Industrial relations in Enel and the electricity industry as a whole are passing through a phase of great importance. On the one hand, it is necessary to reorganise Enel so that it can operate in a competitive, albeit closely regulated, market. On the other, it is necessary to draw up a set of rules which apply to all the firms operating in the sector.

For Enel and the trade unions the changeover is a highly complex process which requires the abandoning of a "public" sector mentality in both management of the company and its industrial relations. The joint endeavour of the company and unions to devise a new industry-wide collective agreement which includes private operators means that the aim should be to introduce an industrial relations model similar in many respects to that typical of private industry - less rigid and less "protected" than the previous system, which had developed behind the shield of a monopoly position.

The company's unilateral stance, denounced by some unions, may be due to its desire to gain the decision-making latitude necessary to operate in a competitive market. At the same time, in order to take full advantage of an innovative structure of industrial relations, it seems important that corporate initiatives should be discussed within the concertation framework established by the agreement of June 1999.
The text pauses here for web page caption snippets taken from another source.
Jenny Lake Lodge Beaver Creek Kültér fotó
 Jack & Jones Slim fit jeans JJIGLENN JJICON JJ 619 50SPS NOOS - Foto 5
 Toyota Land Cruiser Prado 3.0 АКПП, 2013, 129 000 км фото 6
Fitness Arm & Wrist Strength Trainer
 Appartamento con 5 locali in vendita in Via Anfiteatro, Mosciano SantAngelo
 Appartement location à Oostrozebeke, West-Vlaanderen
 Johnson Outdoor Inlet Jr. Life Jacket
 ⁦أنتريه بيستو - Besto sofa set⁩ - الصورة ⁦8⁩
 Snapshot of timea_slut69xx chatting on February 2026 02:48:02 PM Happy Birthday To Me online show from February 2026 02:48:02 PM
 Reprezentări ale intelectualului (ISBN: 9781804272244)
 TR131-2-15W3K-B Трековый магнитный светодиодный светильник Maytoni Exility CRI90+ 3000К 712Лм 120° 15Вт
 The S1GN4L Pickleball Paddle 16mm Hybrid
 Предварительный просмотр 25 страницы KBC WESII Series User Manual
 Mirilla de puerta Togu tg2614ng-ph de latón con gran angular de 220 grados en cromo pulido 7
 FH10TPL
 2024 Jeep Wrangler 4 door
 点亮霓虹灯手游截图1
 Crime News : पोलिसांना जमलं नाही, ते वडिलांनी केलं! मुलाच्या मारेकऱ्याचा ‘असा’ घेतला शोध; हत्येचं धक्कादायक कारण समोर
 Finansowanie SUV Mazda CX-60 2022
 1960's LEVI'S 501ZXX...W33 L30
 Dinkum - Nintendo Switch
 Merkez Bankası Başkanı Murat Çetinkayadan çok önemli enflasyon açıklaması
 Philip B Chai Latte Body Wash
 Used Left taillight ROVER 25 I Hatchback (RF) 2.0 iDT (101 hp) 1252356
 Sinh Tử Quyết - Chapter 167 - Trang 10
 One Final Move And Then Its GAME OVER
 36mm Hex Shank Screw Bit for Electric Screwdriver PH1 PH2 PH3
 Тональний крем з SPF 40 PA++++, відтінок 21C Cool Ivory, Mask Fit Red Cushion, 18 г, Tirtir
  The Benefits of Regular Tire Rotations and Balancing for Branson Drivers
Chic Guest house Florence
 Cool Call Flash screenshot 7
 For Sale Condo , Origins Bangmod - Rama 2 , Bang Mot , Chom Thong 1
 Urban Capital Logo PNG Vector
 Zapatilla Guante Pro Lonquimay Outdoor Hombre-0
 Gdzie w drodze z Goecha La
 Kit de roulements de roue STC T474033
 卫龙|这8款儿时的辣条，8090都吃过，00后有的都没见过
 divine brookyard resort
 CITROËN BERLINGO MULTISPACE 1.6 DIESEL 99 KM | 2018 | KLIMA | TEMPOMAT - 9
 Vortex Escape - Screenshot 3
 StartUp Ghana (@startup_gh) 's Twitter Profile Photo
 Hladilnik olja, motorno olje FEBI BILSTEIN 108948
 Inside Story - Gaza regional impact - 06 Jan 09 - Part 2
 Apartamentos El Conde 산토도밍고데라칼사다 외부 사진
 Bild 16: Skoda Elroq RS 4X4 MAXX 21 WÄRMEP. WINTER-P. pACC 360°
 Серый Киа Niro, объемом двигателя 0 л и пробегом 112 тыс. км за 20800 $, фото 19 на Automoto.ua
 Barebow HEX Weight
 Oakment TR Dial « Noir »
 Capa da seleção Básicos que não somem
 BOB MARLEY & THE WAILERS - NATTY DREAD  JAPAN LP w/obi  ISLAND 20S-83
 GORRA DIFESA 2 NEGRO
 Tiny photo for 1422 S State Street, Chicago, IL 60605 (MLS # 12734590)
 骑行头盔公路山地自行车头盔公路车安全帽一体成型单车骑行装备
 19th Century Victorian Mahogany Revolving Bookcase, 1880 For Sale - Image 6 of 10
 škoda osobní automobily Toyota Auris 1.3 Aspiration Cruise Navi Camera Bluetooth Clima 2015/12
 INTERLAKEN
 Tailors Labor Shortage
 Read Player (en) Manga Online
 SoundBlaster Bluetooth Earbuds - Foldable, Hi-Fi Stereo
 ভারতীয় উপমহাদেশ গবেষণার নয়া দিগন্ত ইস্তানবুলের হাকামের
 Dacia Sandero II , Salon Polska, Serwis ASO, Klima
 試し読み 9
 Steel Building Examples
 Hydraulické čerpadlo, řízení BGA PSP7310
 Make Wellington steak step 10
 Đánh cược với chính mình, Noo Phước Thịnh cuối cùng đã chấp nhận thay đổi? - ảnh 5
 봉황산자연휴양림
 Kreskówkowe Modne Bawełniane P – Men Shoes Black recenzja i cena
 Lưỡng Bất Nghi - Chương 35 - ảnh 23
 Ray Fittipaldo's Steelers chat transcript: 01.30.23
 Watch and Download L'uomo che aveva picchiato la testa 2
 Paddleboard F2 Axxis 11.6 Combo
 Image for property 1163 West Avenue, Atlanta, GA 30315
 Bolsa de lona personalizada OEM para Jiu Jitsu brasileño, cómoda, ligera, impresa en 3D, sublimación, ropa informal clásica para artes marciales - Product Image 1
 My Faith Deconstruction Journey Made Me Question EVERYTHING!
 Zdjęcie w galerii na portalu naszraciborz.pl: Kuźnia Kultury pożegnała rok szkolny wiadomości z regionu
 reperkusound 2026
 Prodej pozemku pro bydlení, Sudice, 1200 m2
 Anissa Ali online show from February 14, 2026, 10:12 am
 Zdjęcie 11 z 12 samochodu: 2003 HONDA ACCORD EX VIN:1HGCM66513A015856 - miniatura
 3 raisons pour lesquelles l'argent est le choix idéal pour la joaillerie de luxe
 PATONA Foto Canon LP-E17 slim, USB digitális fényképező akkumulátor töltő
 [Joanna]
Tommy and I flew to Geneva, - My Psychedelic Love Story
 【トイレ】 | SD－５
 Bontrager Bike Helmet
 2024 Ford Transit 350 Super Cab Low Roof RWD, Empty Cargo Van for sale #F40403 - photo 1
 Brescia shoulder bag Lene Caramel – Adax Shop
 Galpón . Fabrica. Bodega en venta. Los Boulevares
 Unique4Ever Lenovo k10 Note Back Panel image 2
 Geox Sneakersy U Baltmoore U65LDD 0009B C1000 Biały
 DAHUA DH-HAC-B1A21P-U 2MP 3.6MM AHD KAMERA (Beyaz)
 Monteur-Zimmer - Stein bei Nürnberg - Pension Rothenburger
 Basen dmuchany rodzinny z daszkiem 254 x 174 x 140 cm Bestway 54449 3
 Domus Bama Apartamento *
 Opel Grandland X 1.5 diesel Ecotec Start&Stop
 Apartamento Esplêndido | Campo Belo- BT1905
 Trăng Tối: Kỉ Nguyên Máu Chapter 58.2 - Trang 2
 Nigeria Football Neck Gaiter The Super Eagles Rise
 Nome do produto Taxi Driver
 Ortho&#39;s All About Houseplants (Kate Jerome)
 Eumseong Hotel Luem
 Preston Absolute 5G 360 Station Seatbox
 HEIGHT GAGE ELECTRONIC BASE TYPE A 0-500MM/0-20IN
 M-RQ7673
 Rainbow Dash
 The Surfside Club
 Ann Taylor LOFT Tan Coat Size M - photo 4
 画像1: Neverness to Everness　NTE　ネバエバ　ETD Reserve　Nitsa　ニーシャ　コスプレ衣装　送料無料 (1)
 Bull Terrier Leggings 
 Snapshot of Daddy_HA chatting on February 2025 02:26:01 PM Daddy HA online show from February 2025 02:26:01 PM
To date, collective bargaining has always been able to deal with difficulties arising in relations between the parties at Enel. Important agreements have been reached, especially as regards workforce guarantees on bargaining coverage and job protection. Today, these institutional arrangements face a more difficult test: liberalisation of the sector and the creation of shared rules jointly with private operators. If this crucial phase is to be completed successfully, it is important that the trade unions should grant the company leeway to set objectives and strategies, and that Enel should acknowledge the importance of consultation and concertation with the unions to strengthen corporate decisions and build consensus around them. The stakes are high, especially if an industrial relations system based on advanced forms of concertation is to find acceptance among the private organisations which will operate in the electricity market, in order to become the "model" for a future sectoral agreement (Roberto Pedersini, Fondazione Regionale Pietro Seveso).